What about the amounts? In the quarter to September 2020, the statistics say that £41.1 million was paid through collect and pay. But by the last quarter, when things were allegedly back to normal, that went up only by £1 million. That seems to leave £15.2 million of maintenance uncollected in that quarter alone. That is £15 million that could have been spent on feeding and clothing children.

Since 2012, when the Government created the Child Maintenance Service, £395 million in unpaid maintenance is owed through collect and pay. That is roughly 9% of all the maintenance ever due to be paid since the new service started. The Government closed down the previous service, reformed the system and created what we have now. It is their baby. Are they happy with how it is doing?

That is just those who get into the statutory system. Like my noble friend Lady Massey and the noble and learned Lord, Lord Mackay of Clashfern, I worry about the impact of charging and I would also like to know how much maintenance is being paid through private arrangements.

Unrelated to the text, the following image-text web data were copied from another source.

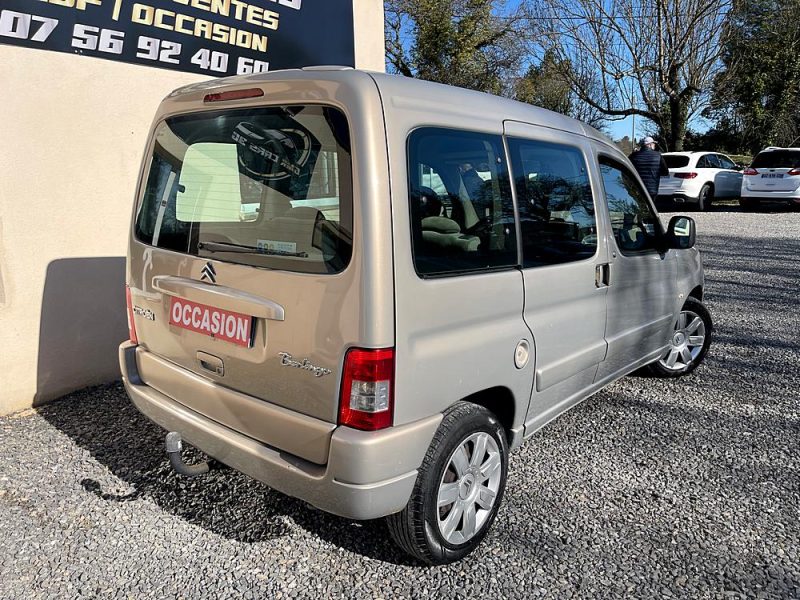 CITROEN BERLINGO 2007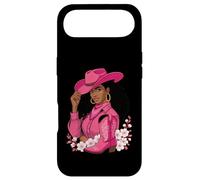 Melanin Cowgirl Boots Rodeo Western Afro Black History Case for iPhone Air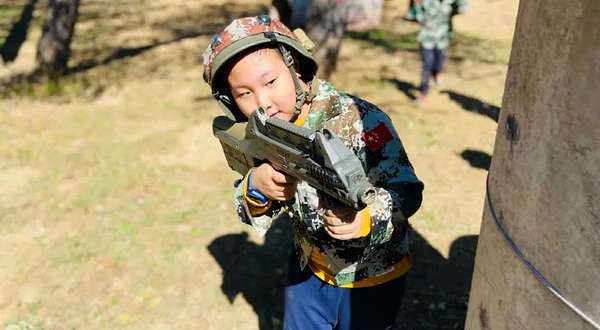 360特种训练营彩弹BB弹真人CS团建基地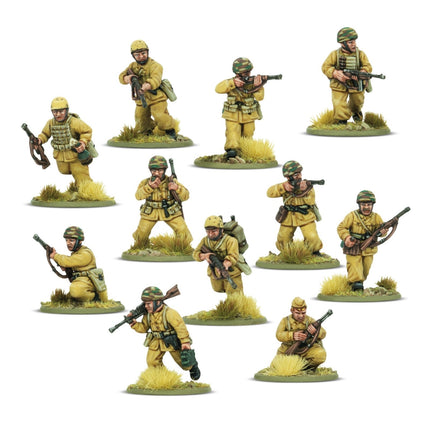 Lions of the Folgore - Paracadutisti Starterarmee - Starterarmee - Warlord Games - 402615802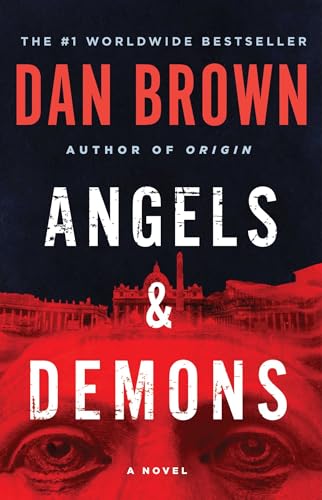 Book Cover Angels & Demons: A Novel (Robert Langdon)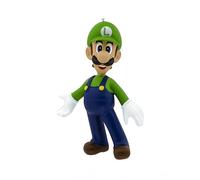 Hallmark Luigi Hanging Ornament, Super Mario Bros, Green & Blue | Nintendo Christmas Decoration, Durable Resin, Gifts for Christmas, 8.2x5.6x2.8cm,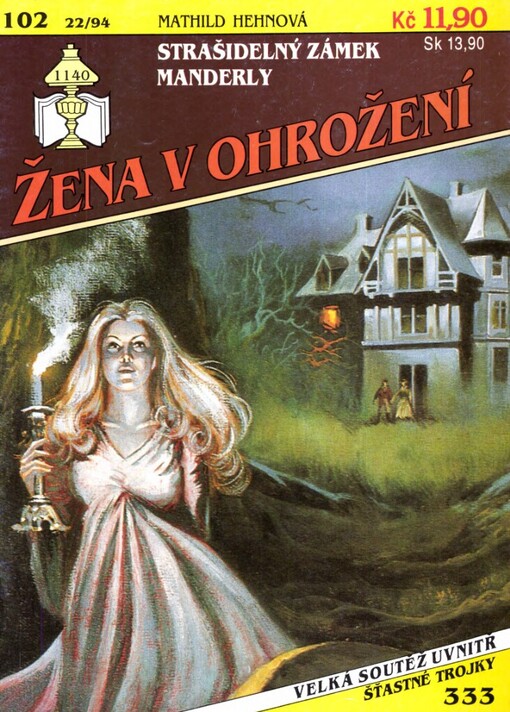 Strašidelný zámek Manderly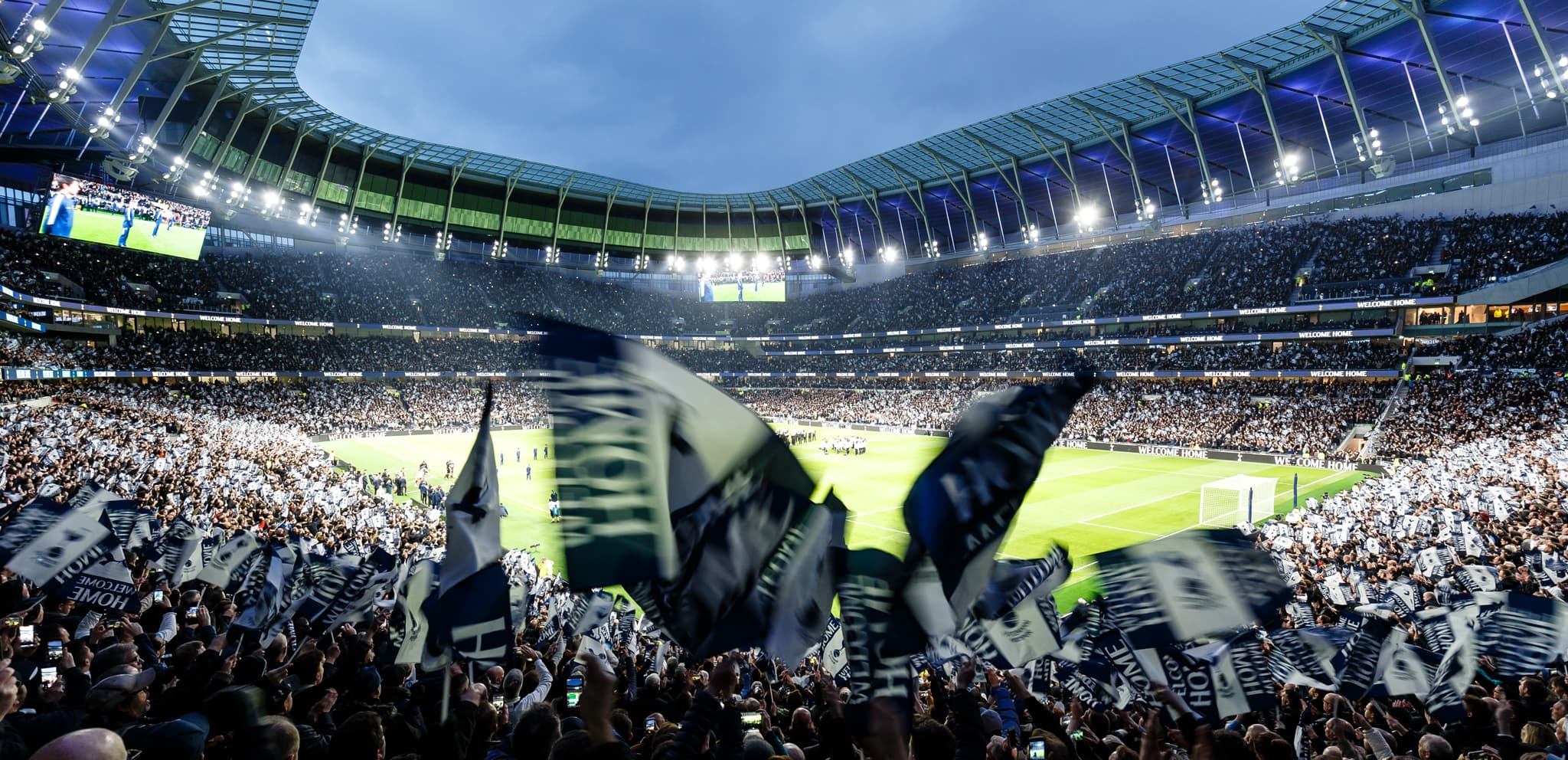 Tottenham Hotspur Stadium, hjemmebane for Tottenham
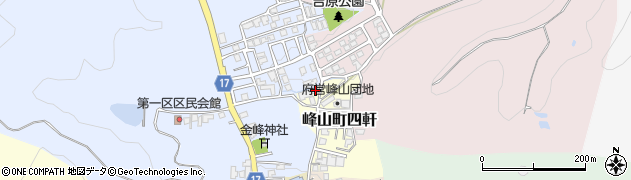 京都府京丹後市峰山町四軒6周辺の地図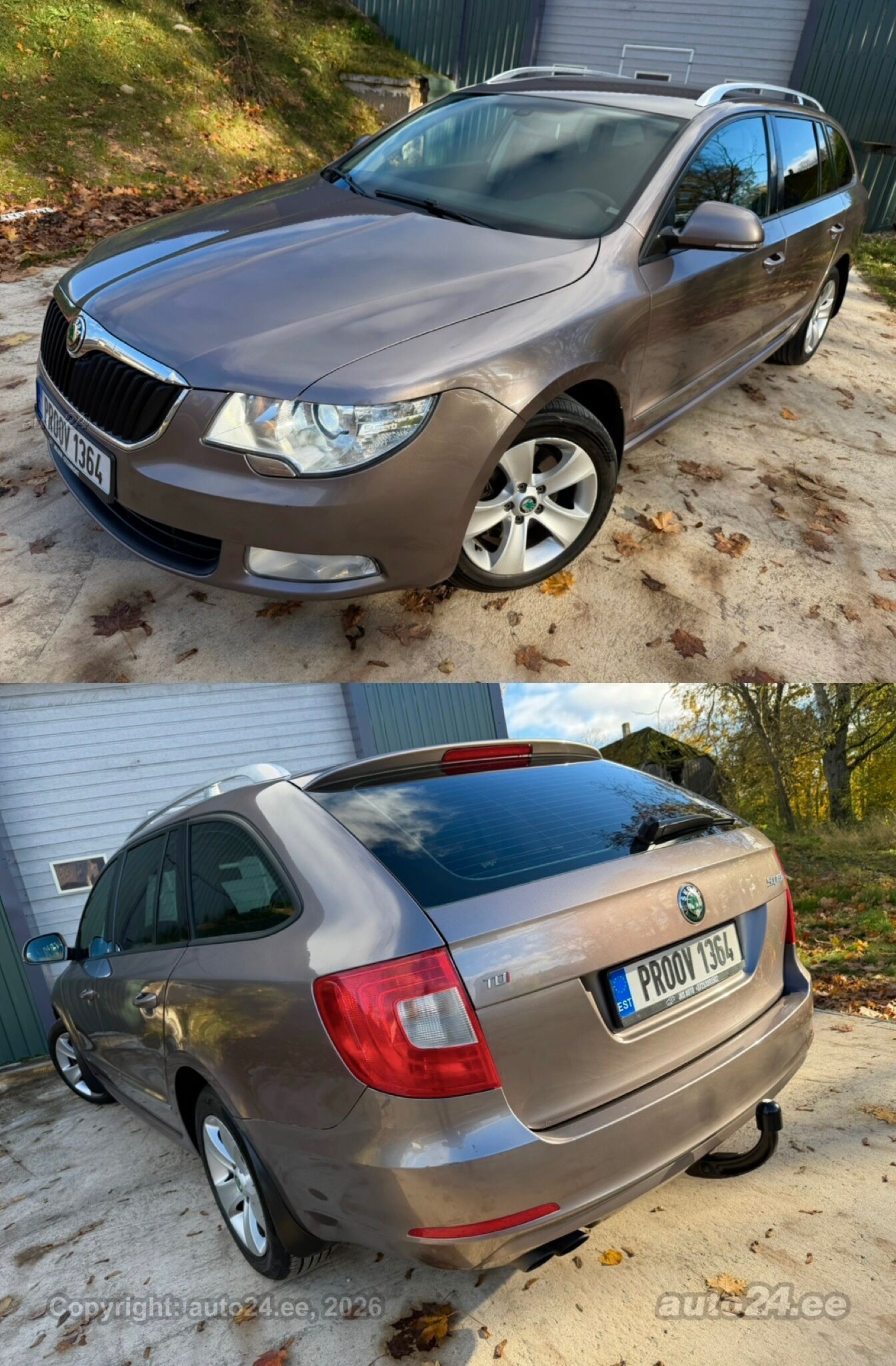 Skoda Superb 2011 — photo 5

Finally, a consultation was launched just last Friday on making some changes to CMS. I read that the proposals are to change how unearned income is treated, to enable the writing off of low amounts of debt, to allow CMS notifications to be sent digitally, and some other stuff about who has to provide information. Can the Minister tell us whether all those changes which the consultation is addressing can be made in secondary legislation? Will the DWP analyse the responses to the consultation before it publishes the draft legislation? I know that sounds obvious, but it does not always happen. The NAO is also preparing a report on the CMS. Will the department await the final NAO report before making any changes?

Child maintenance matters to parents and to society but, above all, it matters to children, since, as my noble friend Lady Massey always reminds us, the welfare of the child is paramount. We owe it to our children to have a well-functioning, supportive system of child maintenance in Britain. I look forward to the Minister’s reply.